La difficulté d’accéder au logement, un problème majeur pour les groupes vulnérables comme les immigrés à Guadalajara
GUADALAJARA, le 28 décembre. () –
Les difficultés d’accès au logement constituent aujourd’hui le problème fondamental dont souffrent les groupes les plus vulnérables, en particulier les immigrés, tant à Castilla-La Mancha que dans le cas spécifique de Guadalajara, c’est pourquoi le chef de l’Accem dans la région, Braulio Carlés, a demandé que des lois soient rédigé « en urgence » pour éviter « les abus dans les deux sens », tant de la part des propriétaires que des locataires.

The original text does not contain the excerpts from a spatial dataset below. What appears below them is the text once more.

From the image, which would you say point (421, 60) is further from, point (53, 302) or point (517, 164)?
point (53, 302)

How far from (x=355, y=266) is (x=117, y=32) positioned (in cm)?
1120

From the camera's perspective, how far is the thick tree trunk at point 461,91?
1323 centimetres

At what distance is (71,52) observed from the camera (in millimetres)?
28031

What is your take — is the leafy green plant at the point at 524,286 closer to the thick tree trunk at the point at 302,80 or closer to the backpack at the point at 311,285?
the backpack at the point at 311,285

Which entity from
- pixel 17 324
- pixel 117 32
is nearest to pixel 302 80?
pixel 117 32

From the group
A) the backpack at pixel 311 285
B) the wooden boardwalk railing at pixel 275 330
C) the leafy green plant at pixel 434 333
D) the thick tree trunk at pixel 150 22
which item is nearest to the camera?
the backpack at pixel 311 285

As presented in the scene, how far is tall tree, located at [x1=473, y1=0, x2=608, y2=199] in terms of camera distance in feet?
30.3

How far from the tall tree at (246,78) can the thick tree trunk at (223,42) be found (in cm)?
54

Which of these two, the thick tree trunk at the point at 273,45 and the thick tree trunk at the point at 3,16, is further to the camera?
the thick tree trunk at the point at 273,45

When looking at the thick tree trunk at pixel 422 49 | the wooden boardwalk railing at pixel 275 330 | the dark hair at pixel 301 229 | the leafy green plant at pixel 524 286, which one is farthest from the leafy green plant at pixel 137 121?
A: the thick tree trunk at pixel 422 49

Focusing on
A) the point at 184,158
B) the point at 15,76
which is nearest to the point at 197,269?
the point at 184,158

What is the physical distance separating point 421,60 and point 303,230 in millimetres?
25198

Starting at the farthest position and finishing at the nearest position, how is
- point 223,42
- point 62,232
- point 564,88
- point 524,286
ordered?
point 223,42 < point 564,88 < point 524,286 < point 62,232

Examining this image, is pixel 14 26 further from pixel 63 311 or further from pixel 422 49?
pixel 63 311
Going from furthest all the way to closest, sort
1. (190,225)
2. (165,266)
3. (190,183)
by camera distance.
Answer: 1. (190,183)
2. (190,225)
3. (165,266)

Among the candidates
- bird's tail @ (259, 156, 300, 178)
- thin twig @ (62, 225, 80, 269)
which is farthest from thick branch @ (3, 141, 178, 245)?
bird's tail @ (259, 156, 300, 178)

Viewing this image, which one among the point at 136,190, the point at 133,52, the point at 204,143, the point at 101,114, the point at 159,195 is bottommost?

« La question du logement continue d’être un problème qui touche surtout les parties les plus faibles, comme la migration », a-t-il déclaré dans des déclarations à Europa Press, exigeant que des mesures soient prises pour garantir que les prix soient en adéquation avec la qualité de l’appartement et que il ne peut y avoir d' »abus » ni de la part du propriétaire, ni de la part du locataire.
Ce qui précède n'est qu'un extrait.